Text START

United States District Court, S.D. Georgia, Brunswick Division

November 24, 2014

Sheriff TOMMY J. GREGORY, in his official capacity, Defendant.


J. RANDAL HALL, District Judge.

Presently before the Court are Defendant's motions in limine (doc. 59). Defendant timely filed his motions on November 11, 2014. Plaintiffs raised a motion in limine on November 18, 2014 (doc. 60). Pursuant to this Court's Order and Notice of Pretrial Proceedings (doc. 52), all evidentiary motions were due by close of business on November 11, 2014, and all responses were due by close of business on Friday, November 21, 2014.[1] As the deadline for response has passed, the motions are ripe for the Court's review.

I. Motions in Limine

As a preliminary matter, with the exception of one issue, Plaintiffs have failed to respond to Defendant's motions in limine. Pursuant to Local Rule 7.5, "[f]ailure to respond within the applicable time period shall indicate that there is no opposition to a motion." LR SDGa 7.5; see also Bush v. Smith, No. 6:04-cv-156, 2007 WL 4712761, at *1 (S.D. Ga. Mar. 9, 2007). Indeed, "the orderly, efficient passage of lawsuits through the federal courts demands that the Federal Rules of Civil Procedure be followed[.]" E.E.O.C. v. Exel, Inc., 259 F.R.D. 652, 656 (N.D.Ga. 2008) (internal quotations omitted). The Court thus addresses those motions which are deemed unopposed, the motion to which Plaintiffs did respond, and the additional evidentiary objections raised by Defendant.

a. Motions in Limine Deemed Unopposed

Defendant raises a number of pre-trial motions, which as the Court explained above are deemed unopposed. Specifically, Defendant moved to exclude (1) testimony based on hearsay; (2) evidence regarding emotional injury; (3) evidence regarding any dismissed or proposed claim not allowed by the court; (4) evidence of front pay; (5) testimony inconsistent with deposition testimony; and (6) "other improper evidence."[2]

As to the hearsay motion, Defendant points to his previously-filed Motion for Reconsideration (doc. 53), wherein he makes a number of arguments regarding specific hearsay statements. In that motion, Defendant cites three instances of hearsay: a statement relayed to Plaintiffs that Defendant allegedly said, "Why would I get rid of a younger deputy when I can get rid of a Bill Argo or Roger Dyals?"; statements from Kevin Barber to Plaintiffs about how Defendant was determined to get rid of the "greybeards"; and a chart created from Defendant's payroll records showing a pattern of age discrimination.

Text END
Material shown START

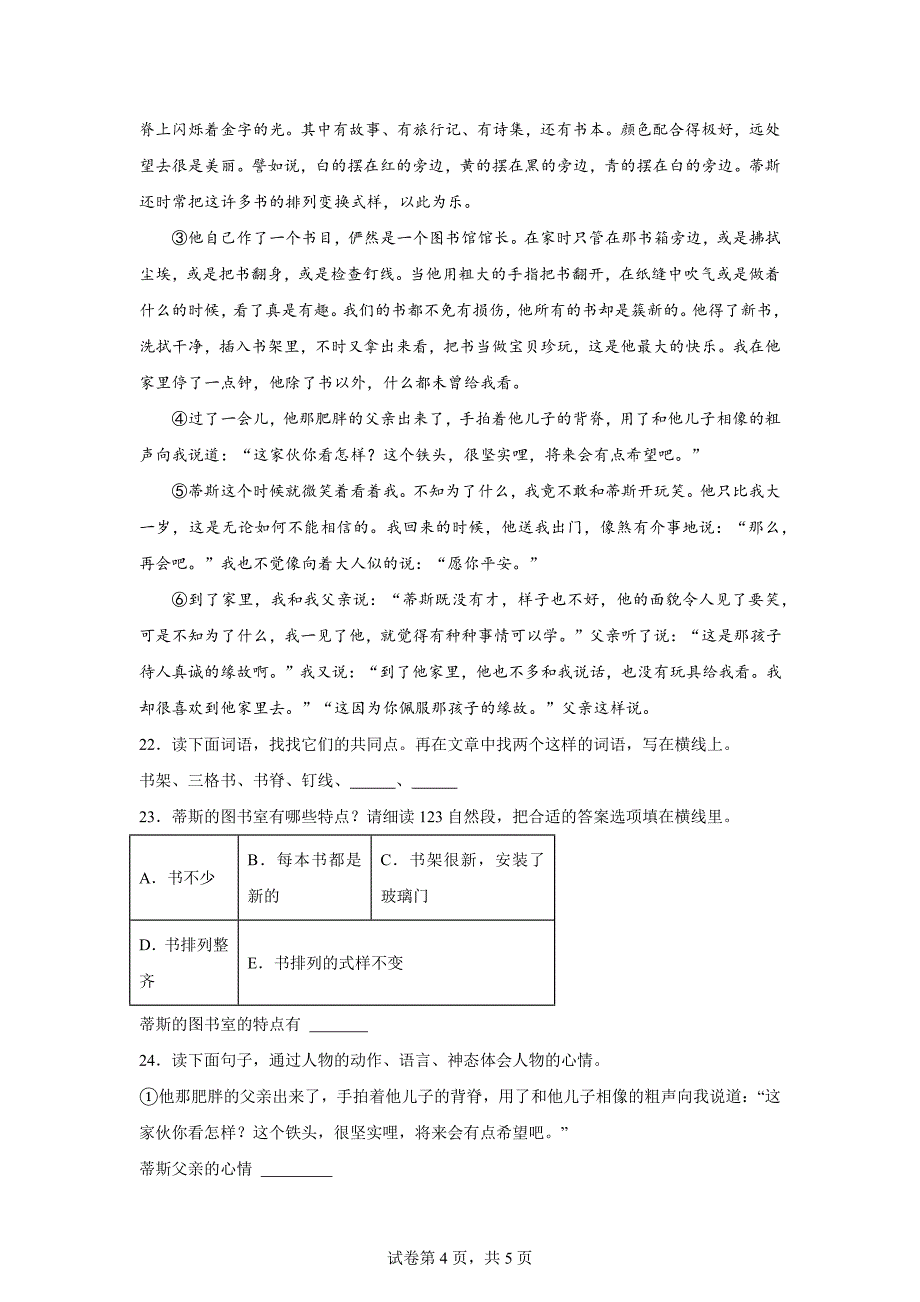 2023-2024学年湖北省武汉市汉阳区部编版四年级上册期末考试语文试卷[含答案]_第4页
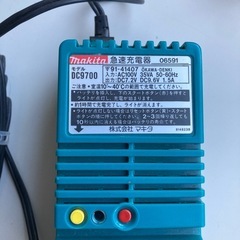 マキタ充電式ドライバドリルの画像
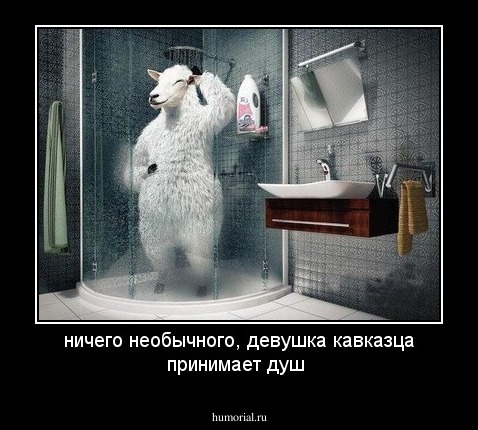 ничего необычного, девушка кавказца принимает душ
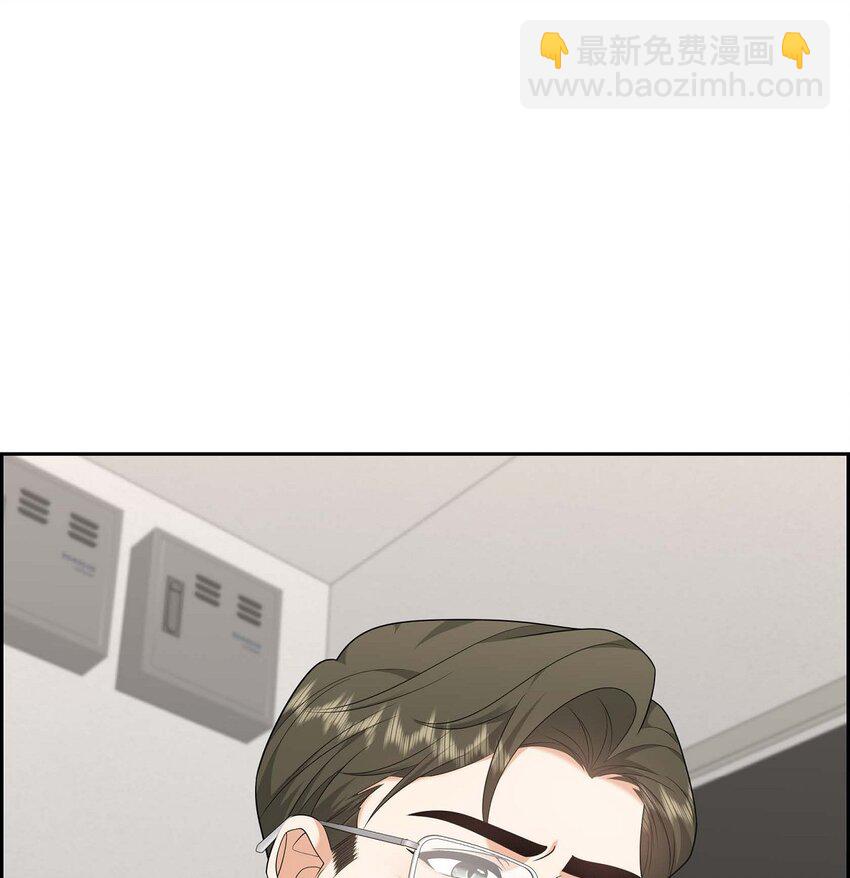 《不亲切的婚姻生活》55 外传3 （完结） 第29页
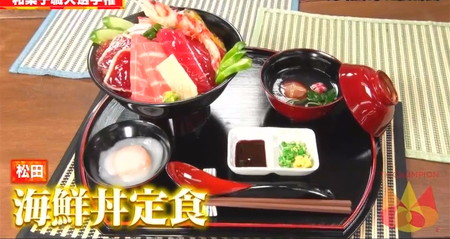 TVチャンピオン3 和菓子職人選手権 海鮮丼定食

Material shown END

Work to be completed: Please resume the court order on the motions in limine, starting right after its final sentence. The data has nothing to do with what is asked here.

Output for this task:
As to these three statements, the Court grants Defendant's motion as unopposed. Beyond these three instances, Defendant claims that "most of the testimony in this case is going to be based on inadmissible hearsay or rumored beliefs that Sheriff Gregory discriminated against the Plaintiffs based on their age." (Doc. 59 at 5.) To the extent Defendant seeks to exclude any and all possible instances of hearsay that may come up at trial, the Court reminds the parties that it strictly adheres to the Federal Rules of Evidence. Upon a timely objection, then, the Court will address any hearsay arguments Defendant might raise. Accordingly, the Court finds the above-listed motions to be unopposed and GRANTS Defendant's motions in limine.

b. Evidence Regarding Other Discrimination Allegations

Defendant also seeks to exclude the testimony of Jeremy Rogers, Carol Coats, and other former employees who might testify that they were terminated because of age. Plaintiff filed a motion in limine on November 18, 2014 to include the testimony of these individuals, which was filed beyond the deadline for motions in limine. However, because the issue is one raised by Defendant in his motion, the Court construes Plaintiffs' motion as one in response.

Defendant challenges this evidence as irrelevant[3] and unfairly prejudicial. Specifically, Defendant cites Moorhouse v. Boeing Co., 501 F.Supp. 390, 392-97 (E.D. Pa. 1980), a case cited with approval by the Northern District of Georgia in Grayson v. K-Mart Corp., 840 F.Supp. 785, 791 (N.D.Ga. 1994). In Moorhouse, the court held that "even the strongest jury instructions could not have dulled the impact of a parade of witnesses, each recounting his contention that defendant had laid him off because of his age." Moorhouse, 501 F.Supp. at 397 n.4. In retort, Plaintiff cites Demers v. Adams Homes of N.W. Fla., Inc., 321 F.App'x 847 (11th Cir. 2009). In Demers, the Eleventh Circuit held that testimony of former employees regarding the defendant's discriminatory actions was admissible under Federal Rule of Evidence 404 (b) as relevant to show intent. There, the court held "wide evidentiary latitude must be granted to those attempting to prove discriminatory intent and th[e] trier of fact should consider all the evidence.'" Id. at 853 (quoting United States Postal Serv. v. Aikens, 460 U.S. 711, 714 n.3 (1983)).

The relevance and prejudicial effect of this evidence requires further review from this Court, particularly regarding the circumstances surrounding the terminations of these third-party employees and their work experiences.[4] Thus, the Court DEFERS ruling on this issue pending argument from the parties at the pretrial conference.

II. Evidentiary Objections

Defendant also raises a number of objections to ...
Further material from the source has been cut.